2.     ERYSIPELOÏDE +++ cochons

 

= DHB subaiguë due au bacille gram positif erysipelothrix rhusiopathiae, présent chez de nbx mammifères, oiseaux, reptiles et poissons. Le principal réservoir est le cochon (30-50% de porteurs sains). Il peut exceptionnellement être responsable de septicémies et d'endocardites.
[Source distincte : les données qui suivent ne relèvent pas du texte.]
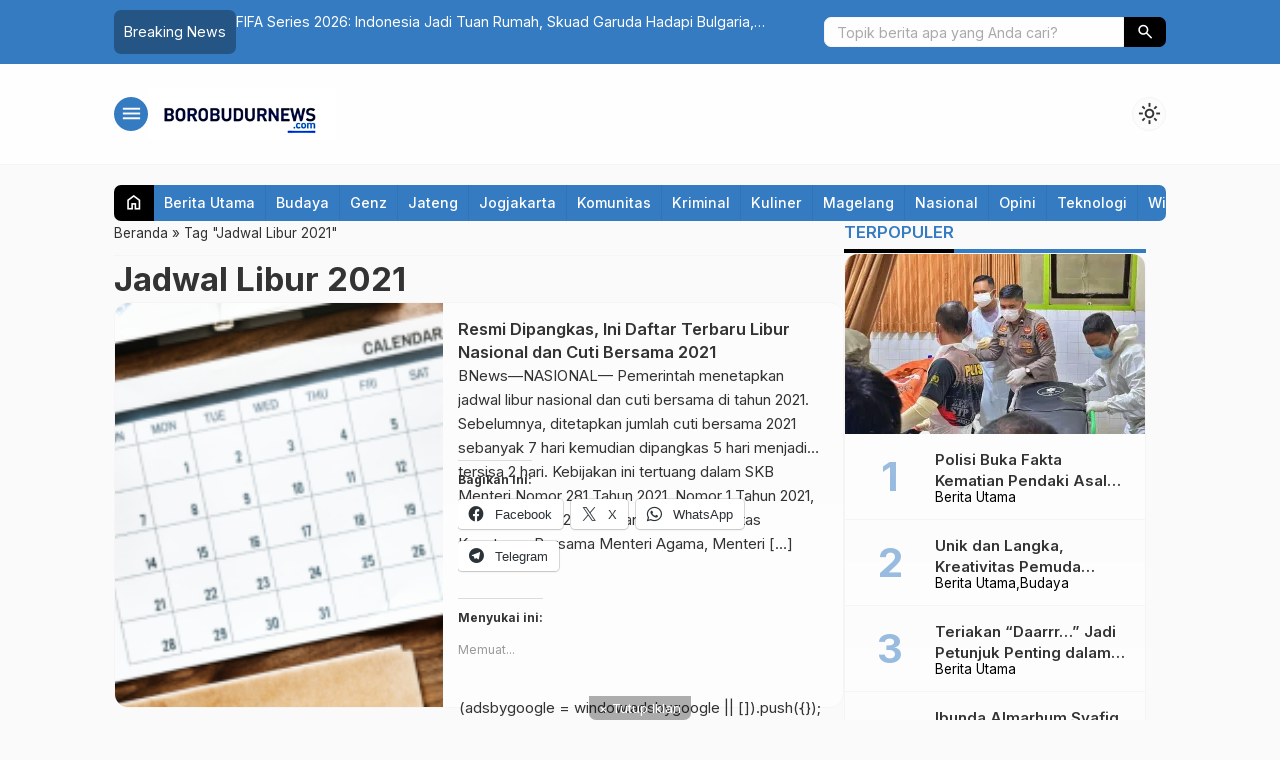

--- FILE ---
content_type: text/html; charset=utf-8
request_url: https://www.google.com/recaptcha/api2/aframe
body_size: 269
content:
<!DOCTYPE HTML><html><head><meta http-equiv="content-type" content="text/html; charset=UTF-8"></head><body><script nonce="hwuR25VWVAqB67UewFlKPA">/** Anti-fraud and anti-abuse applications only. See google.com/recaptcha */ try{var clients={'sodar':'https://pagead2.googlesyndication.com/pagead/sodar?'};window.addEventListener("message",function(a){try{if(a.source===window.parent){var b=JSON.parse(a.data);var c=clients[b['id']];if(c){var d=document.createElement('img');d.src=c+b['params']+'&rc='+(localStorage.getItem("rc::a")?sessionStorage.getItem("rc::b"):"");window.document.body.appendChild(d);sessionStorage.setItem("rc::e",parseInt(sessionStorage.getItem("rc::e")||0)+1);localStorage.setItem("rc::h",'1768917482646');}}}catch(b){}});window.parent.postMessage("_grecaptcha_ready", "*");}catch(b){}</script></body></html>

--- FILE ---
content_type: application/javascript; charset=utf-8
request_url: https://fundingchoicesmessages.google.com/f/AGSKWxXG1Z1P2f7FFJNq5qhxRT4fXw9jbQdYrTchTqK4Cfr-TN5zTbQVRDH_oFH_79Gu2KCJLQv5f0hd3qJTo7YOAWmxwM75a6UqfQHwl5cszQ0r1h2HYCdGdpY6ekJvUxCSI-olfmIy4SSJZf6Ye7YVdUID_rRjOWDlL9jXzpKW5OGhRkNeZ53rnTcRxss7/_/commercial_top./ad/skyscraper.-ad-big..adengine./MTA-Ad-
body_size: -1291
content:
window['6c1b8363-610e-49ac-8b43-e664ff636229'] = true;

--- FILE ---
content_type: application/javascript; charset=utf-8
request_url: https://fundingchoicesmessages.google.com/f/AGSKWxXhvkBb1Ewd5-F6dGSomCjvfBoLwHzwk1Fnkd_PSBqkyxkYVLeOeKcQk47ajfzrel5s8GsguTMTHJR52KhJTwr-spPtHHVXKJk7NXK6c-aBr-6ASzULPMXMsASwzWVxcvBlWGp-DQ==?fccs=W251bGwsbnVsbCxudWxsLG51bGwsbnVsbCxudWxsLFsxNzY4OTE3NDgyLDgxMDAwMDAwMF0sbnVsbCxudWxsLG51bGwsW251bGwsWzcsNl0sbnVsbCxudWxsLG51bGwsbnVsbCxudWxsLG51bGwsbnVsbCxudWxsLG51bGwsM10sImh0dHBzOi8vYm9yb2J1ZHVybmV3cy5jb20vdGFnL2phZHdhbC1saWJ1ci0yMDIxLyIsbnVsbCxbWzgsIk05bGt6VWFaRHNnIl0sWzksImVuLVVTIl0sWzE2LCJbMSwxLDFdIl0sWzE5LCIyIl0sWzE3LCJbMF0iXSxbMjQsIiJdLFsyOSwiZmFsc2UiXV1d
body_size: 121
content:
if (typeof __googlefc.fcKernelManager.run === 'function') {"use strict";this.default_ContributorServingResponseClientJs=this.default_ContributorServingResponseClientJs||{};(function(_){var window=this;
try{
var np=function(a){this.A=_.t(a)};_.u(np,_.J);var op=function(a){this.A=_.t(a)};_.u(op,_.J);op.prototype.getWhitelistStatus=function(){return _.F(this,2)};var pp=function(a){this.A=_.t(a)};_.u(pp,_.J);var qp=_.Zc(pp),rp=function(a,b,c){this.B=a;this.j=_.A(b,np,1);this.l=_.A(b,_.Nk,3);this.F=_.A(b,op,4);a=this.B.location.hostname;this.D=_.Dg(this.j,2)&&_.O(this.j,2)!==""?_.O(this.j,2):a;a=new _.Og(_.Ok(this.l));this.C=new _.bh(_.q.document,this.D,a);this.console=null;this.o=new _.jp(this.B,c,a)};
rp.prototype.run=function(){if(_.O(this.j,3)){var a=this.C,b=_.O(this.j,3),c=_.dh(a),d=new _.Ug;b=_.fg(d,1,b);c=_.C(c,1,b);_.hh(a,c)}else _.eh(this.C,"FCNEC");_.lp(this.o,_.A(this.l,_.Ae,1),this.l.getDefaultConsentRevocationText(),this.l.getDefaultConsentRevocationCloseText(),this.l.getDefaultConsentRevocationAttestationText(),this.D);_.mp(this.o,_.F(this.F,1),this.F.getWhitelistStatus());var e;a=(e=this.B.googlefc)==null?void 0:e.__executeManualDeployment;a!==void 0&&typeof a==="function"&&_.Qo(this.o.G,
"manualDeploymentApi")};var sp=function(){};sp.prototype.run=function(a,b,c){var d;return _.v(function(e){d=qp(b);(new rp(a,d,c)).run();return e.return({})})};_.Rk(7,new sp);
}catch(e){_._DumpException(e)}
}).call(this,this.default_ContributorServingResponseClientJs);
// Google Inc.

//# sourceURL=/_/mss/boq-content-ads-contributor/_/js/k=boq-content-ads-contributor.ContributorServingResponseClientJs.en_US.M9lkzUaZDsg.es5.O/d=1/exm=ad_blocking_detection_executable,kernel_loader,loader_js_executable/ed=1/rs=AJlcJMzanTQvnnVdXXtZinnKRQ21NfsPog/m=cookie_refresh_executable
__googlefc.fcKernelManager.run('\x5b\x5b\x5b7,\x22\x5b\x5bnull,\\\x22borobudurnews.com\\\x22,\\\x22AKsRol_n3svkZbNwAYOW4oEOoLxeQ0Lx_BGGFQSuWHAg0h-lV0ILIFB3vuRKdCvuHXPDQ3kuJlclu9rkO79txyfSn_TujVbpBXyhNqZT2xFD5uiB7BlOOmvdDsU1j9Dhbk-CijgpQXpRCLoTHyZg_AdzLxBeQbz7vw\\\\u003d\\\\u003d\\\x22\x5d,null,\x5b\x5bnull,null,null,\\\x22https:\/\/fundingchoicesmessages.google.com\/f\/AGSKWxXeROSjqJtwlsAK90HIpJarCHYDk-HMwiZWMNvUY-m6WgTVEeSzi-6CXTHLT-mImKrbTY_DyzylfOZZXnS5VUbVaPvIRavwSt8LQXzaD50dStTVTO2GVqHPhdV8tIDUaFEyOIBnJg\\\\u003d\\\\u003d\\\x22\x5d,null,null,\x5bnull,null,null,\\\x22https:\/\/fundingchoicesmessages.google.com\/el\/AGSKWxWL5-p4UFLuRbFLLfoFaXmxk7eplmUkaySI3Bq1P45f8EF8QsP3oDeeMiiuRyrHtfnURh7APDkGGj0a_jvxvTa_KNBYAjZkR0leW7Q-uK65bj_MakvEF4l7Sa5Wm1f-4vKElzYtQA\\\\u003d\\\\u003d\\\x22\x5d,null,\x5bnull,\x5b7,6\x5d,null,null,null,null,null,null,null,null,null,3\x5d\x5d,\x5b2,1\x5d\x5d\x22\x5d\x5d,\x5bnull,null,null,\x22https:\/\/fundingchoicesmessages.google.com\/f\/AGSKWxUMDpIi5-t2fCvtlSGdNd23wtwB0yoTkgmPZQ1f_h6EKM2lmf8nnxBT85ykxm3tpCjY8KxDxxCLF6BDr0euVsj7IBWHs9Xc_YFo179BUa0py3vgQEDhFFYqjaJIUYGCdlcHI2a-MA\\u003d\\u003d\x22\x5d\x5d');}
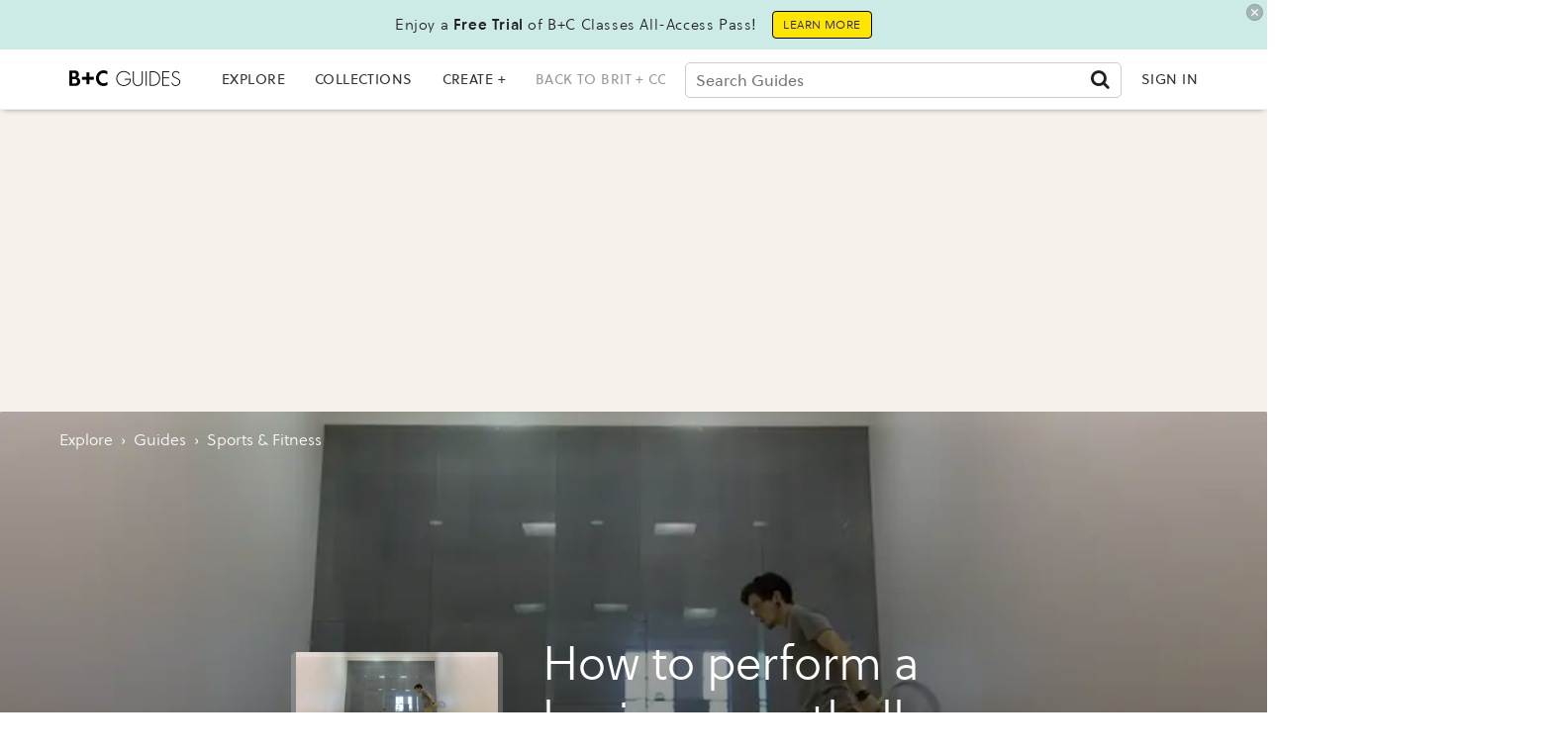

--- FILE ---
content_type: text/html; charset=utf-8
request_url: https://www.google.com/recaptcha/api2/aframe
body_size: 266
content:
<!DOCTYPE HTML><html><head><meta http-equiv="content-type" content="text/html; charset=UTF-8"></head><body><script nonce="c4avW-4wA6XitkqsBNu3Tw">/** Anti-fraud and anti-abuse applications only. See google.com/recaptcha */ try{var clients={'sodar':'https://pagead2.googlesyndication.com/pagead/sodar?'};window.addEventListener("message",function(a){try{if(a.source===window.parent){var b=JSON.parse(a.data);var c=clients[b['id']];if(c){var d=document.createElement('img');d.src=c+b['params']+'&rc='+(localStorage.getItem("rc::a")?sessionStorage.getItem("rc::b"):"");window.document.body.appendChild(d);sessionStorage.setItem("rc::e",parseInt(sessionStorage.getItem("rc::e")||0)+1);localStorage.setItem("rc::h",'1769392043593');}}}catch(b){}});window.parent.postMessage("_grecaptcha_ready", "*");}catch(b){}</script></body></html>

--- FILE ---
content_type: application/javascript; charset=utf-8
request_url: https://fundingchoicesmessages.google.com/f/AGSKWxX9HdHumWYwl5hEXVaeC23ecw3dEogwcflMM6THJO2IYuO4pMnJmBfpu_6c2-1SSzJLesqQliYbTRWfQsBGSSqyuHwCCQCGgtgv3c01lSKiVXjYOnb92M8swWH1oIIl1BTHj3I32bQkDI8GI_htTbEKBEjmuzPVYCgdHeN0KxWGFOj3DzFi9lxRvbO_/_/index-ad-_tribalfusion.-ad-sidebar-/adver./adslots.
body_size: -1289
content:
window['3f58a5bc-92cf-498c-a717-2867682cd23b'] = true;

--- FILE ---
content_type: application/javascript; charset=utf-8
request_url: https://fundingchoicesmessages.google.com/f/AGSKWxVO6UJ85gHbWEEpIfiV3D9qXWOp6rKfJ7xf8UKGyNV6iRxECXCL1iN4IKfqYJnI-uHe2ZT1G6SpumWDoAiU9wkKOdo-cIhS7WHkNvyybyv8yp9K0U2VmPbOPD7anelgmn8rEloQNg==?fccs=W251bGwsbnVsbCxudWxsLG51bGwsbnVsbCxudWxsLFsxNzY5MzkyMDQzLDkwOTAwMDAwMF0sbnVsbCxudWxsLG51bGwsW251bGwsWzcsMTAsNl0sbnVsbCxudWxsLG51bGwsbnVsbCxudWxsLG51bGwsbnVsbCxudWxsLG51bGwsM10sImh0dHBzOi8vZ3VpZGVzLmJyaXQuY28vZ3VpZGVzL3BlcmZvcm0tYS1iYXNpYy1yYWNxdWV0YmFsbC1zZXJ2ZSIsbnVsbCxbWzgsIms2MVBCam1rNk8wIl0sWzksImVuLVVTIl0sWzE2LCJbMSwxLDFdIl0sWzE5LCIyIl0sWzI0LCIiXSxbMjksImZhbHNlIl1dXQ
body_size: 137
content:
if (typeof __googlefc.fcKernelManager.run === 'function') {"use strict";this.default_ContributorServingResponseClientJs=this.default_ContributorServingResponseClientJs||{};(function(_){var window=this;
try{
var qp=function(a){this.A=_.t(a)};_.u(qp,_.J);var rp=function(a){this.A=_.t(a)};_.u(rp,_.J);rp.prototype.getWhitelistStatus=function(){return _.F(this,2)};var sp=function(a){this.A=_.t(a)};_.u(sp,_.J);var tp=_.ed(sp),up=function(a,b,c){this.B=a;this.j=_.A(b,qp,1);this.l=_.A(b,_.Pk,3);this.F=_.A(b,rp,4);a=this.B.location.hostname;this.D=_.Fg(this.j,2)&&_.O(this.j,2)!==""?_.O(this.j,2):a;a=new _.Qg(_.Qk(this.l));this.C=new _.dh(_.q.document,this.D,a);this.console=null;this.o=new _.mp(this.B,c,a)};
up.prototype.run=function(){if(_.O(this.j,3)){var a=this.C,b=_.O(this.j,3),c=_.fh(a),d=new _.Wg;b=_.hg(d,1,b);c=_.C(c,1,b);_.jh(a,c)}else _.gh(this.C,"FCNEC");_.op(this.o,_.A(this.l,_.De,1),this.l.getDefaultConsentRevocationText(),this.l.getDefaultConsentRevocationCloseText(),this.l.getDefaultConsentRevocationAttestationText(),this.D);_.pp(this.o,_.F(this.F,1),this.F.getWhitelistStatus());var e;a=(e=this.B.googlefc)==null?void 0:e.__executeManualDeployment;a!==void 0&&typeof a==="function"&&_.To(this.o.G,
"manualDeploymentApi")};var vp=function(){};vp.prototype.run=function(a,b,c){var d;return _.v(function(e){d=tp(b);(new up(a,d,c)).run();return e.return({})})};_.Tk(7,new vp);
}catch(e){_._DumpException(e)}
}).call(this,this.default_ContributorServingResponseClientJs);
// Google Inc.

//# sourceURL=/_/mss/boq-content-ads-contributor/_/js/k=boq-content-ads-contributor.ContributorServingResponseClientJs.en_US.k61PBjmk6O0.es5.O/d=1/exm=ad_blocking_detection_executable,kernel_loader,loader_js_executable,web_iab_us_states_signal_executable/ed=1/rs=AJlcJMztj-kAdg6DB63MlSG3pP52LjSptg/m=cookie_refresh_executable
__googlefc.fcKernelManager.run('\x5b\x5b\x5b7,\x22\x5b\x5bnull,\\\x22brit.co\\\x22,\\\x22AKsRol93K5B2auah1X6v7VV9Ow4xX8Zy1-H3qei2G59IqeK2JNWS-5JQLAAdod3VeFzbNvzViUg0F8kWhyJjkmRH5jprALZ8-g1y7wnH5_E9qyDXCTXubSVgT-dDj7EoRJDRppSK29OTDeVxrVJKaJ6jfOeGWUHGPA\\\\u003d\\\\u003d\\\x22\x5d,null,\x5b\x5bnull,null,null,\\\x22https:\/\/fundingchoicesmessages.google.com\/f\/AGSKWxXb4Xk5ChEtmKWXDdCObqxrk4syrCaNcY7oP4uNPHJiVOh-cwUX4o5Btu9865eAUO8ggB86jcn2Q9dW606TTZ5cMj4I8d745L4Bwb2niBG1fooHEPS-pOyErvmGQk4TNom3uAcjCQ\\\\u003d\\\\u003d\\\x22\x5d,null,null,\x5bnull,null,null,\\\x22https:\/\/fundingchoicesmessages.google.com\/el\/AGSKWxU6FvYD6vOReS9hWj-VLXk_RJ4LNtVJy1ICAqvRZ7VHiB0T6HaWtuUeIcyTcA7prqklLI1RWGA8GAl2RzbnmWVF6RBfhvxwy4G2UQVBPLFN0anTIbKSJ1ZJI0nEu6lgIKssFVYQFA\\\\u003d\\\\u003d\\\x22\x5d,null,\x5bnull,\x5b7,10,6\x5d,null,null,null,null,null,null,null,null,null,3\x5d\x5d,\x5b2,1\x5d\x5d\x22\x5d\x5d,\x5bnull,null,null,\x22https:\/\/fundingchoicesmessages.google.com\/f\/AGSKWxXnioMnbzfhccmC9l5isRS494pGPy9T-Ldvyuz6tNN9e-jScX3vPoSwjRGFGVYdNcF_zxm9Ha7bpPpUU48u8TJo3-DzNjEgbXJZ1zExRhqHG1c10cobySidmbqtjXqJ8Y4opUHSvQ\\u003d\\u003d\x22\x5d\x5d');}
Professions à risque : bouchers, poissoniers, pêcheurs, vétérinaires, équarrisseurs, agriculteurs,…

 

De par son mode d'acquisition, l'infection siège généralement aux mains. La clinique débute 5-14j après le contact par une douleur disproportionnée par rapport à l'aspect inflammatoire (placard érythémateux violacé, infiltré, induré, progressant en périphérie avec guérison centrale. Peu/ pas de t°/ signes généraux. Des signes locorégionaux (arthralgies, arthrites, adp, lymphangite) sont possibles.

 

Le traitement (accélère la résolution qui survient spontanément endéans les 4 sem en l'absence de complication) repose sur la pénicilline G IV ou la pénicilline V PO.

 

3.     TULAREMIE

 

= infection cutanée à Francisella tularensis, coccobacille gram négatif aérobie. Contamination par contact direct avec des (carcasses de) mammifères (lapin, lièvre, castor, écureuil,…) ou avec son vecteur (arthropodes), inhalation d'aérosols ou ingestion.

 

1-21j après exposition : papule inflammatoire douloureuse/ prurigineuse → élargissement → ulcération centrale bien limitée et emplie d'un exsudat jaunâtre → éventuel escarre noirâtre +- adp satellite très inflammatoire → persistance plusieurs mois ou cicatrisation dystrophique, éventuelle abcédation/ fistulisation de l'adp. Les principales complications sont des localisations septiques secondaires, cutanées (tularémides) ou viscérales.

 

Le diag est affirmé par sérologie (titre > 160 ou x4 sur 2 prélèvements).

 

!! La tularémie est considérée comme une "arme biologique potentielle" → plusieurs cas localisés impliquent une déclaration et une enquête épidémiologique !! Le traitement repose sur les soins locaux et la gentamycine 5mg/kg/j IM/IV 10j (en cas de formes épidémiques : ciprofloxacine 2x500mg/j PO 10j ou doxycycline 2x100mg.j PO 14-21j).